What is asked:
Can you put the rows into a Markdown table with the columns No. and Line text, leaving out blank lines? Begin at the line that contains "How far from where" and stop after the last line of the rows.

[Saved entries]
......

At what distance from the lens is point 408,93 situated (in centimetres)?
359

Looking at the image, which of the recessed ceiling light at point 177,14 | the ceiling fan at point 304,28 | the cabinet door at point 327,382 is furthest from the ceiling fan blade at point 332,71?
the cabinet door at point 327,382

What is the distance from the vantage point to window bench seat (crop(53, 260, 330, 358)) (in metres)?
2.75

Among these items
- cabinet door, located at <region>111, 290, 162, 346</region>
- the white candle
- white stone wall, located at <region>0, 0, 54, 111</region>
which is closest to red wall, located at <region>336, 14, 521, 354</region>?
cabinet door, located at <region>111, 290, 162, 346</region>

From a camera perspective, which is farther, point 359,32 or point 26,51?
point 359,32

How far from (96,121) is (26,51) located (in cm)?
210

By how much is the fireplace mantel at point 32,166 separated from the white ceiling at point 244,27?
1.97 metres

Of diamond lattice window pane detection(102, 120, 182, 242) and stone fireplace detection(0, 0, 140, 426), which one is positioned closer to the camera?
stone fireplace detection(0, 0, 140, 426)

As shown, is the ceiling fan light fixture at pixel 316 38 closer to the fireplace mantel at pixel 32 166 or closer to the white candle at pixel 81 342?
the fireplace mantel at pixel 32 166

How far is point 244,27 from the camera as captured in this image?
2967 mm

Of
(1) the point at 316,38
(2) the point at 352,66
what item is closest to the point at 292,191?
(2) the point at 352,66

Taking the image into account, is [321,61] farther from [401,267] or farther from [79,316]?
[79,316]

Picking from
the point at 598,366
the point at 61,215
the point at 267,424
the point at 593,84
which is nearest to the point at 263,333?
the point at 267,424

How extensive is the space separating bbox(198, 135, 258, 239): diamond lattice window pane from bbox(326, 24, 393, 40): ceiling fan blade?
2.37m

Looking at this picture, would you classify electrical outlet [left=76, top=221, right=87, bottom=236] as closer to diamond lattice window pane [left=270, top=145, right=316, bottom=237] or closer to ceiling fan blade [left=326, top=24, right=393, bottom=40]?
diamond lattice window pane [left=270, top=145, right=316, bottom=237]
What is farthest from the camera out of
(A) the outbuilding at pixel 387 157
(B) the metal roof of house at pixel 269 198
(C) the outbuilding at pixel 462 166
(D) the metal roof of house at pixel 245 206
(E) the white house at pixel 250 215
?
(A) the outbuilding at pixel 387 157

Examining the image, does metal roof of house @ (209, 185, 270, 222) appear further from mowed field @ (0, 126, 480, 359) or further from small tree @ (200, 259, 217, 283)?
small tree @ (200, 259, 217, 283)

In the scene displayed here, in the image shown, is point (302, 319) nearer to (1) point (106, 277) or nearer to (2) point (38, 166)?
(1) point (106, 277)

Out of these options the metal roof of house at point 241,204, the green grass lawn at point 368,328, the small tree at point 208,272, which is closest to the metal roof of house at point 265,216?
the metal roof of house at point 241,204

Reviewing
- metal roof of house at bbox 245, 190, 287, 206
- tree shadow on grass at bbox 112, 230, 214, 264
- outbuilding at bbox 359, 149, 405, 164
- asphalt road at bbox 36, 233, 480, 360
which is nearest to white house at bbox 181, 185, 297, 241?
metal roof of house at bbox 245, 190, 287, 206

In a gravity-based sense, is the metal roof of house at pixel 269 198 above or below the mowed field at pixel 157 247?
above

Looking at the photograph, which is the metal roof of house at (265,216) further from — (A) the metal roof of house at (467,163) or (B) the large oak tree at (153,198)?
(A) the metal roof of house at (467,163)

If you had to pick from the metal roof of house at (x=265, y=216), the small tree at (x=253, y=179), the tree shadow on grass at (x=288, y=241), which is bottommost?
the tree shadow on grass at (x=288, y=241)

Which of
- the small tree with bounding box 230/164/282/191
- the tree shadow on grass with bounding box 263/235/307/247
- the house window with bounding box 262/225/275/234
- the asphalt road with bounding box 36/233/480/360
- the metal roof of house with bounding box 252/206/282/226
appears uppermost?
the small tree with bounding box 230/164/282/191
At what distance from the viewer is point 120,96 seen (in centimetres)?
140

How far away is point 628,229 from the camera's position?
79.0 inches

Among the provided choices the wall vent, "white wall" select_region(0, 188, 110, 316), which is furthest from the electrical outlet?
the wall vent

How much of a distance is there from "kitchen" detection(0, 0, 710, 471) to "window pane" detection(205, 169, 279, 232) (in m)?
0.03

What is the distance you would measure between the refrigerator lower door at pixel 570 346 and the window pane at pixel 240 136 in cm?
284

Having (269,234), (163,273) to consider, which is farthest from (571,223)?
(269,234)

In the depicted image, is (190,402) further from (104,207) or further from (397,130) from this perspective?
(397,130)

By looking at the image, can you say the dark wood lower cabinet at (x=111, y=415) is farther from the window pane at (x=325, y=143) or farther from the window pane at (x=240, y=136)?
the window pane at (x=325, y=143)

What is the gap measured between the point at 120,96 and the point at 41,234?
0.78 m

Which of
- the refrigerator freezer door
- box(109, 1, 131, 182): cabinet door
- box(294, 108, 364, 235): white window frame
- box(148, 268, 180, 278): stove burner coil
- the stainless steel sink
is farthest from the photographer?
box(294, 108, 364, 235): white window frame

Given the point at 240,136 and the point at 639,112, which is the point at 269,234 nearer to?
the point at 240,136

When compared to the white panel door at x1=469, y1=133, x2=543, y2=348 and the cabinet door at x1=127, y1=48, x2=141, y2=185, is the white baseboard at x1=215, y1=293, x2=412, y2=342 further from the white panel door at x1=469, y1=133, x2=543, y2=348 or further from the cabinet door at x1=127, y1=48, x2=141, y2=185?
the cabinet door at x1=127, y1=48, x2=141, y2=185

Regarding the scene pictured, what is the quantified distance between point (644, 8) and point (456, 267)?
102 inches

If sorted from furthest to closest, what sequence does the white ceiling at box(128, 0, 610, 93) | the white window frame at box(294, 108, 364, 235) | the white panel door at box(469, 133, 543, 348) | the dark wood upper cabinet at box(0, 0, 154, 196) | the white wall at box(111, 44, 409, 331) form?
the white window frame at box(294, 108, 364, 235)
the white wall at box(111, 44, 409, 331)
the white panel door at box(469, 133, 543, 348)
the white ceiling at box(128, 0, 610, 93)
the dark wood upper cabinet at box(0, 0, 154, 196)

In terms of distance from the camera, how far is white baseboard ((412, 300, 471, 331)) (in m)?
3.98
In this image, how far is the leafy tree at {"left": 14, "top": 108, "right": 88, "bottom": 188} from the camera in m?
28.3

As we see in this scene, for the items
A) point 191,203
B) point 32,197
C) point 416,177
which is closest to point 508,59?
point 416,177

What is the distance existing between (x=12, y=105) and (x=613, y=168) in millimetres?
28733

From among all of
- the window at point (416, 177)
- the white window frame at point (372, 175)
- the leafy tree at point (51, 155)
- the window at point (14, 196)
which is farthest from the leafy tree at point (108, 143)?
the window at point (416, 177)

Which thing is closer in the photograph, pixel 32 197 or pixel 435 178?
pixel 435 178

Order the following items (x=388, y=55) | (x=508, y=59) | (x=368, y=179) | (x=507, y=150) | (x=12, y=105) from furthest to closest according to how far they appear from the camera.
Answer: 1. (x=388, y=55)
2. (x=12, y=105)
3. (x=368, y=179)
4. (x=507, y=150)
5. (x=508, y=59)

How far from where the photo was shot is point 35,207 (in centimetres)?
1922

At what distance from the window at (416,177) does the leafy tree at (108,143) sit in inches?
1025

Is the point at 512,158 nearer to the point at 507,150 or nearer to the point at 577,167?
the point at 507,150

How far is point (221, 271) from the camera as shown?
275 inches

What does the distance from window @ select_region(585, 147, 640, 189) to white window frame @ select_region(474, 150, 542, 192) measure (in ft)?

......

Solution for this problem:
| No. | Line text |
|---|---|
| 1 | How far from where the photo was shot is point 35,207 (in centimetres)? |
| 2 | 1922 |
| 3 | At what distance from the window at (416,177) does the leafy tree at (108,143) sit in inches? |
| 4 | 1025 |
| 5 | Is the point at 512,158 nearer to the point at 507,150 or nearer to the point at 577,167? |
| 6 | the point at 507,150 |
| 7 | How far is point (221, 271) from the camera as shown? |
| 8 | 275 inches |
| 9 | What does the distance from window @ select_region(585, 147, 640, 189) to white window frame @ select_region(474, 150, 542, 192) measure (in ft)? |